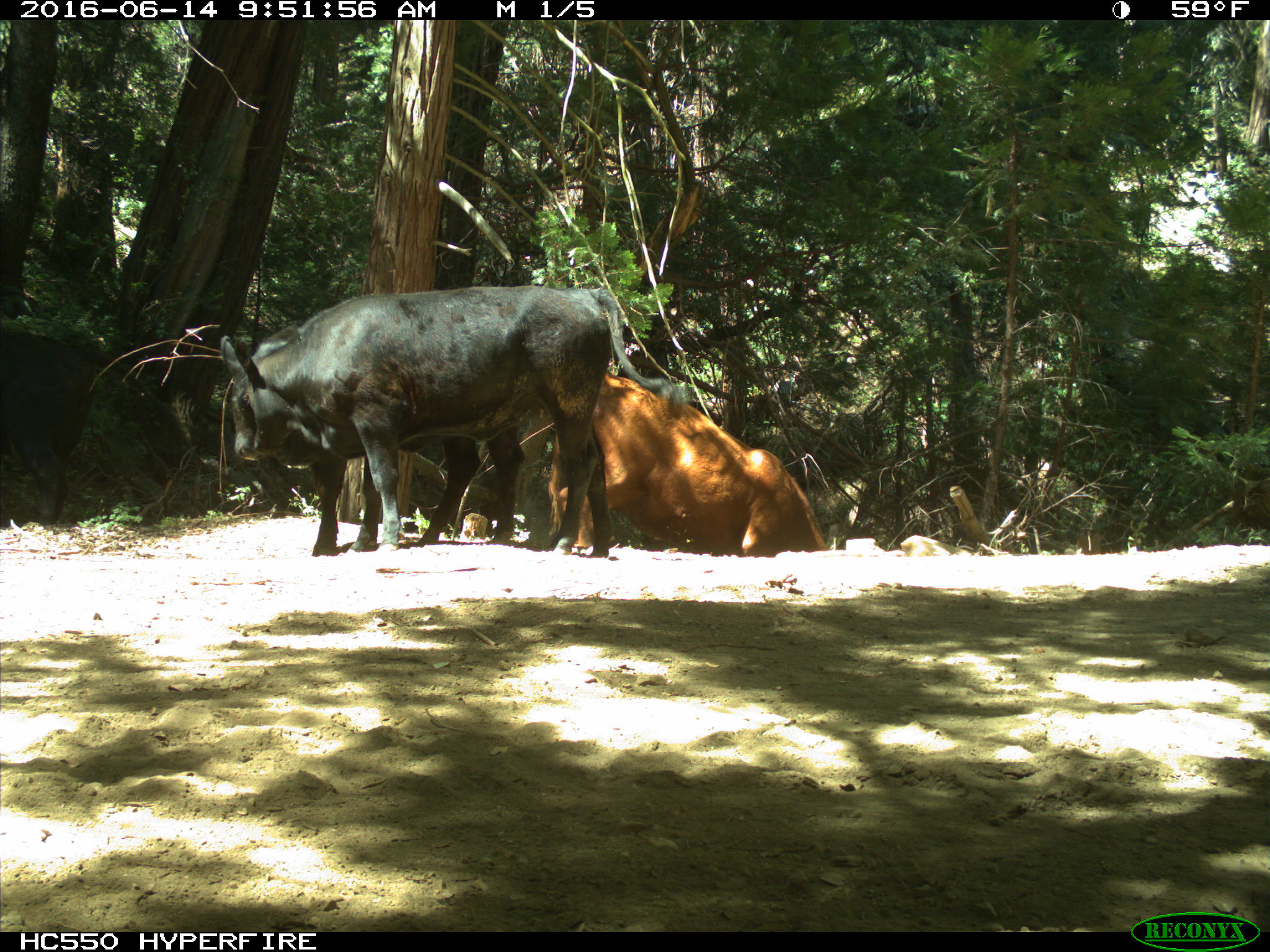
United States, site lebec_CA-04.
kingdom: Animalia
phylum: Chordata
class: Mammalia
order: Artiodactyla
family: Bovidae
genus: Bos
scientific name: Bos taurus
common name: domestic cow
Bos taurus (domestic cow).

> WHAT IS NEEDED: Dropping every picture, restate the material word for word.

> EXPECTED OUTPUT:
United States, site lebec_CA-04.
kingdom: Animalia
phylum: Chordata
class: Mammalia
order: Artiodactyla
family: Bovidae
genus: Bos
scientific name: Bos taurus
common name: domestic cow
Bos taurus (domestic cow).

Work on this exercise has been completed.